» **TEXT SHOWN**
..........

Both in the UK and US, we’re fighting for healthcare as a right – not a privilege

This piece was commissioned by guest editor Jon Ashworth.

After World War II, as the British Labour Party was creating the National Health Service, President Harry Truman saw the defeat of his proposal for universal health insurance for all Americans – a proposal that opponents had denounced as “socialized medicine”. It surely wasn’t that. What Truman had called for was a payroll tax to finance the cost of all medical and hospital services. He was careful to emphasise what he wasn’t for: “Socialized medicine means that all doctors work as employees of government. The American people want no such system.“

What they got instead was no NHS, no universal insurance, no new system at all. The state of your health continued to be perilously dependent on the amount of your wealth. This hit retirees especially hard; millions of them had little or no income other than the modest state pension they received from social security. They were more likely to fall ill and constantly lived under the shadow of threatened medical bankruptcy.

..........

» **DATASET EXCERPTS**
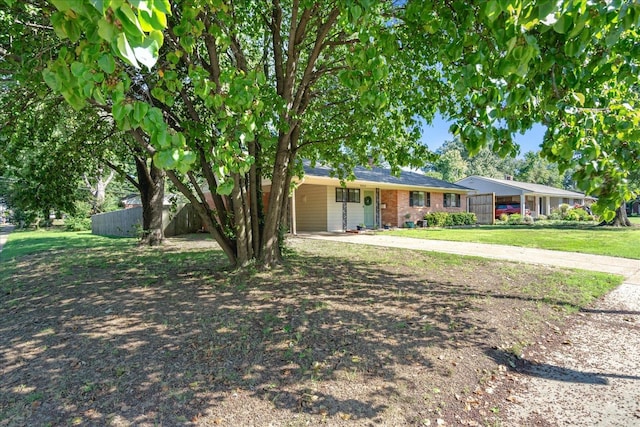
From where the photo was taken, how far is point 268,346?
144 inches

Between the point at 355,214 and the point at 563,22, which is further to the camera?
the point at 355,214

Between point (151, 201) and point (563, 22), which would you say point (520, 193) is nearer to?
point (151, 201)

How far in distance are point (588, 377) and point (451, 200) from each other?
22613 millimetres

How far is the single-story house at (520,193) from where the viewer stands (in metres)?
30.9

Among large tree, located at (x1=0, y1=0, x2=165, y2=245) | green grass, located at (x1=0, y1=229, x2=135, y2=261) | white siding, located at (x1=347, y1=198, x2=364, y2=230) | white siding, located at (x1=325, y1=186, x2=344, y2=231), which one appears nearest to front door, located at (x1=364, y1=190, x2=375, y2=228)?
white siding, located at (x1=347, y1=198, x2=364, y2=230)

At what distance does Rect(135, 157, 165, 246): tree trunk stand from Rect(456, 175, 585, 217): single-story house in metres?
26.2

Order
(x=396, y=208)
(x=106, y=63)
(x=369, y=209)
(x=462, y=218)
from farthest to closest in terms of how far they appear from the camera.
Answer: (x=462, y=218), (x=396, y=208), (x=369, y=209), (x=106, y=63)

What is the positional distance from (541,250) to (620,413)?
9.21m

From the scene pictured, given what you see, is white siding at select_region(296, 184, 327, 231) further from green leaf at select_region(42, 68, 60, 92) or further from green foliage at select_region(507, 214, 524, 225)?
green leaf at select_region(42, 68, 60, 92)

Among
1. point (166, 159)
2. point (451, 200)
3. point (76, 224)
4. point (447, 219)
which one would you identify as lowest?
point (76, 224)

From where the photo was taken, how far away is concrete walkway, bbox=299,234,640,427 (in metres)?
2.70

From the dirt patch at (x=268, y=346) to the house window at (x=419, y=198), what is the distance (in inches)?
594

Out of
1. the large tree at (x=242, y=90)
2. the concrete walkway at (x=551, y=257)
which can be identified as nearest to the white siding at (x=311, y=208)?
the concrete walkway at (x=551, y=257)

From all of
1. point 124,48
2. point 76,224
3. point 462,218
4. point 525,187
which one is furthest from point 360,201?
point 76,224
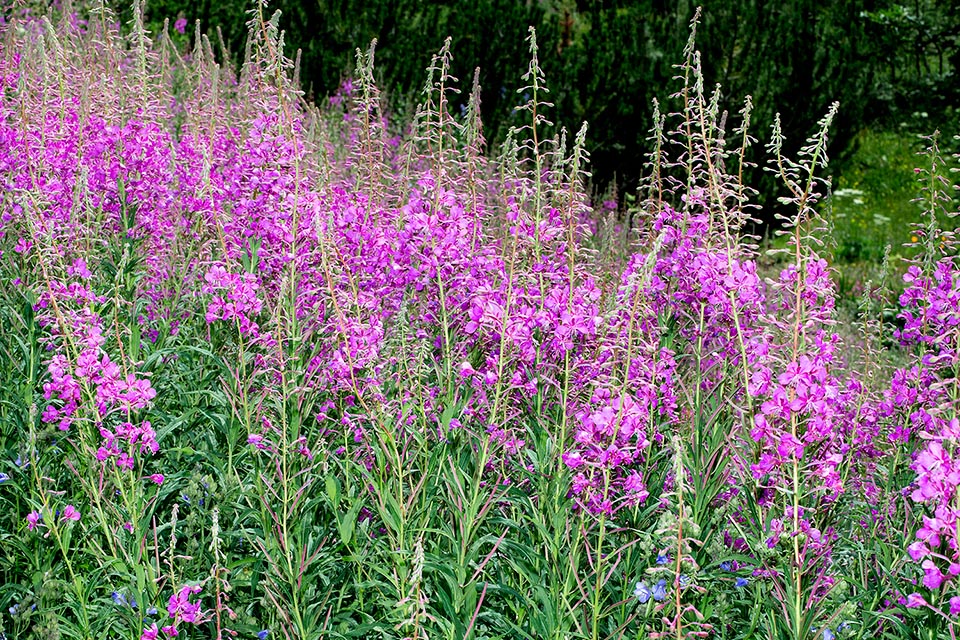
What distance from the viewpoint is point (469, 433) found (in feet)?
9.82

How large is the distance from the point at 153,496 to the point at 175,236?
150 centimetres

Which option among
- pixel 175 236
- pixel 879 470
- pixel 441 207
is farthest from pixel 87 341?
pixel 879 470

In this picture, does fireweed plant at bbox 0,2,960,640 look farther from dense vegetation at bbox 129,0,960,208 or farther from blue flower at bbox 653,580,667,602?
dense vegetation at bbox 129,0,960,208

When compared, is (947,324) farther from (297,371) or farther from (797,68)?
(797,68)

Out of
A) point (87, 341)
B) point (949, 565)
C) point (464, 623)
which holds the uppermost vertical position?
point (87, 341)

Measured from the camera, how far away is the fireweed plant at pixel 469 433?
8.81 ft

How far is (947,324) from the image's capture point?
10.6 feet

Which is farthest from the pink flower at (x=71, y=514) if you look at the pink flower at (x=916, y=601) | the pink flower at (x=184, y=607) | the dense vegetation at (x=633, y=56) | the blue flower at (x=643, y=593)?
the dense vegetation at (x=633, y=56)

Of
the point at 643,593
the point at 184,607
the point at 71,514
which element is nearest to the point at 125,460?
the point at 71,514

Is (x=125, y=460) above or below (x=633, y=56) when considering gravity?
below

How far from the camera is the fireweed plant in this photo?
8.81ft

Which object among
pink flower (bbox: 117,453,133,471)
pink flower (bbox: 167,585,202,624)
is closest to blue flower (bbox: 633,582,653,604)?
pink flower (bbox: 167,585,202,624)

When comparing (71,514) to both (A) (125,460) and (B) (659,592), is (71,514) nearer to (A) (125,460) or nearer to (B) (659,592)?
(A) (125,460)

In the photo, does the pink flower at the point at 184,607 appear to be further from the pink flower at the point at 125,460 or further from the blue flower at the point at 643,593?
the blue flower at the point at 643,593
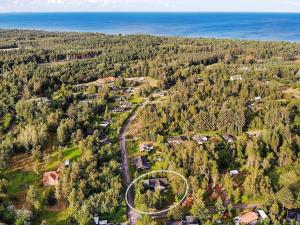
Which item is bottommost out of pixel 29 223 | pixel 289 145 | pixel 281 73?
pixel 29 223

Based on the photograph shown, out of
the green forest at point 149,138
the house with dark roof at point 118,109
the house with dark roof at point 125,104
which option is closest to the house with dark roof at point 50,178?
the green forest at point 149,138

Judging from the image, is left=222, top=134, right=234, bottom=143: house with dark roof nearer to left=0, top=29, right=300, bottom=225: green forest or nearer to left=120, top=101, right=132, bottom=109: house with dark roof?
left=0, top=29, right=300, bottom=225: green forest

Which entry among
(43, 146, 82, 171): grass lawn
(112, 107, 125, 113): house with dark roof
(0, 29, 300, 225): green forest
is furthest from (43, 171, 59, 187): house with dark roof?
(112, 107, 125, 113): house with dark roof

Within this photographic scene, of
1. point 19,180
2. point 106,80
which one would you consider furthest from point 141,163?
point 106,80

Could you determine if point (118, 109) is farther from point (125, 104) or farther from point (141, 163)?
point (141, 163)

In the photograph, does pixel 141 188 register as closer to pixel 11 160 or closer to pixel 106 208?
pixel 106 208

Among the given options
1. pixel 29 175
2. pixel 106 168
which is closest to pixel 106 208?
pixel 106 168
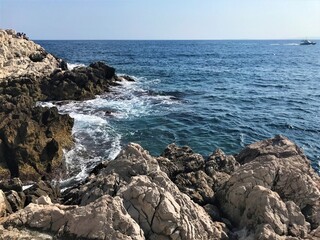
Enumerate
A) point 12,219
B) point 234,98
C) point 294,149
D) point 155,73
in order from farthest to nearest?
point 155,73, point 234,98, point 294,149, point 12,219

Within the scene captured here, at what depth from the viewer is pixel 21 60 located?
49344 millimetres

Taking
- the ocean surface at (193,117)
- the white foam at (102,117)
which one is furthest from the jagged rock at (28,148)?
the ocean surface at (193,117)

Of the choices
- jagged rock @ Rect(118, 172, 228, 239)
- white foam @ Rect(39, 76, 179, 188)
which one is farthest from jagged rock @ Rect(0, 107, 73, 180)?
jagged rock @ Rect(118, 172, 228, 239)

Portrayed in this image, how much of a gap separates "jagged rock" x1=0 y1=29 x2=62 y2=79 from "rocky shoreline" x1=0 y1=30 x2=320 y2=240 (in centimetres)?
2365

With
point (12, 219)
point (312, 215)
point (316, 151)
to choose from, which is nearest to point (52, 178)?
point (12, 219)

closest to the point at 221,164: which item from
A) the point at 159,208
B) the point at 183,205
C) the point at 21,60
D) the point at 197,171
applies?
the point at 197,171

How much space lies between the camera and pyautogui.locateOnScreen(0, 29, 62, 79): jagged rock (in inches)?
1752

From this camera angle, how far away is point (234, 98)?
47406mm

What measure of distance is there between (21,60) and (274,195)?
1756 inches

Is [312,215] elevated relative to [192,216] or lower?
lower

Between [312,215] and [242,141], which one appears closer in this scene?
[312,215]

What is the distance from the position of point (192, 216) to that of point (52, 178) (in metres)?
12.7

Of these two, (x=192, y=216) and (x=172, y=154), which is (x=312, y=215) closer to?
(x=192, y=216)

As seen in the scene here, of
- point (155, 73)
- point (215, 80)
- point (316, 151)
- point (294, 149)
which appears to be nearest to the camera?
point (294, 149)
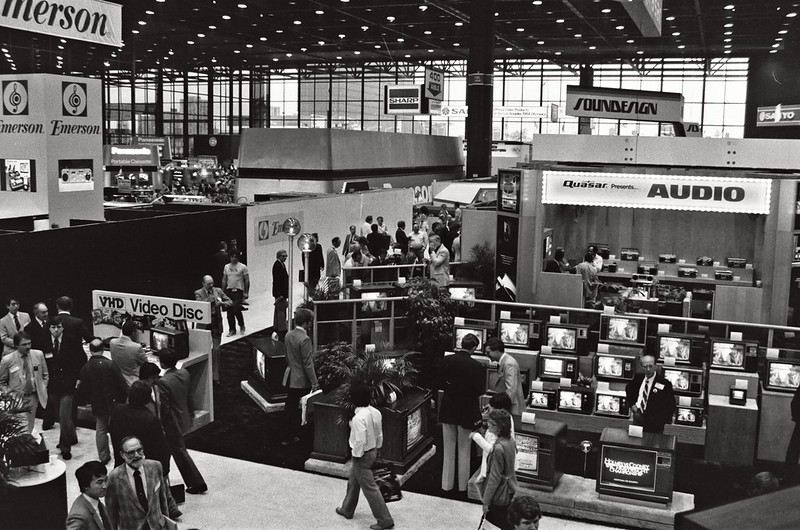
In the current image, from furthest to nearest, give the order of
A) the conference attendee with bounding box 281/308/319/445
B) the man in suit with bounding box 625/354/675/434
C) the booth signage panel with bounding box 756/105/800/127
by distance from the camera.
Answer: the booth signage panel with bounding box 756/105/800/127, the conference attendee with bounding box 281/308/319/445, the man in suit with bounding box 625/354/675/434

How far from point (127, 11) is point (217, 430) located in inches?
928

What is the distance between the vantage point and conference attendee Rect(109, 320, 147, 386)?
812cm

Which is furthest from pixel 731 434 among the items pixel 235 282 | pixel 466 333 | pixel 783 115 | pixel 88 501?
pixel 783 115

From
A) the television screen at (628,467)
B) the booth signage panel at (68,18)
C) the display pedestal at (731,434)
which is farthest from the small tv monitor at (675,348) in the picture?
the booth signage panel at (68,18)

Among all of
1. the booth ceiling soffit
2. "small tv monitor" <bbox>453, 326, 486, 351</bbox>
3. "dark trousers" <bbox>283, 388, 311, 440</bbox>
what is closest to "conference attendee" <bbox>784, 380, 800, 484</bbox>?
"small tv monitor" <bbox>453, 326, 486, 351</bbox>

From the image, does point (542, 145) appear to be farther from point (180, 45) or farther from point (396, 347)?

..........

» **WHAT YOU NEED TO DO**
a) Based on the healthcare article, answer yes or no to each statement below and quote the words that decide it. (i) Truman proposed a payroll tax to pay for all medical and hospital services. (ii) Truman wanted all doctors to work as government employees. (iii) Retirees were less likely than others to fall ill.
b) Carry on the article about healthcare as a right, starting after its final sentence.

» **ANSWERS PER TASK**
a)
(i) Yes: "What Truman had called for was a payroll tax to finance the cost of all medical and hospital services."
(ii) No: "Socialized medicine means that all doctors work as employees of government. The American people want no such system."
(iii) No: "They were more likely to fall ill and constantly lived under the shadow of threatened medical bankruptcy."

b)
In his 1960 campaign, John F Kennedy called for Medicare, universal insurance for seniors, paid for by a trust fund again financed by a payroll tax. National coverage for everyone, something like the Truman plan, seemed impossible and was hardly talked about at all. Among political leaders, there was a pervasive awareness that during that earlier healthcare battle, the Truman administration had been pilloried as “followers of the Moscow party line”. But Medicare too encountered fierce opposition. An actor named Ronald Reagan produced a record assailing this more limited proposal for “imposing statism”.

The bill was defeated by four votes in the Senate in 1962 and conservatives blocked any vote in the House. After Kennedy‘s assassination and Lyndon Johnson’s landslide victory in 1964, the gridlock of falsehoods, fears and smears about socialism collapsed; Congress passed and Johnson signed not only Medicare, but Medicaid to provide coverage for the poorest Americans. He held the signing ceremony at the Truman Library in Independence, Missouri, in the presence of Truman himself, where he hailed his predecessor as “the real daddy of Medicare”.

Along with social security and the Peace Corps, Medicare soon became one of the most popular programs ever written into American law and life. But it’s important to understand what Medicare is not: it’s not an NHS for the elderly. There are deductibles and co-pays and participants need to buy supplemental insurance in the private market to be fully protected, since, for example, only 80% of doctors visits are covered. There are also premiums for hospital coverage of up to $422 a month. Costs borne by patients have escalated over the years.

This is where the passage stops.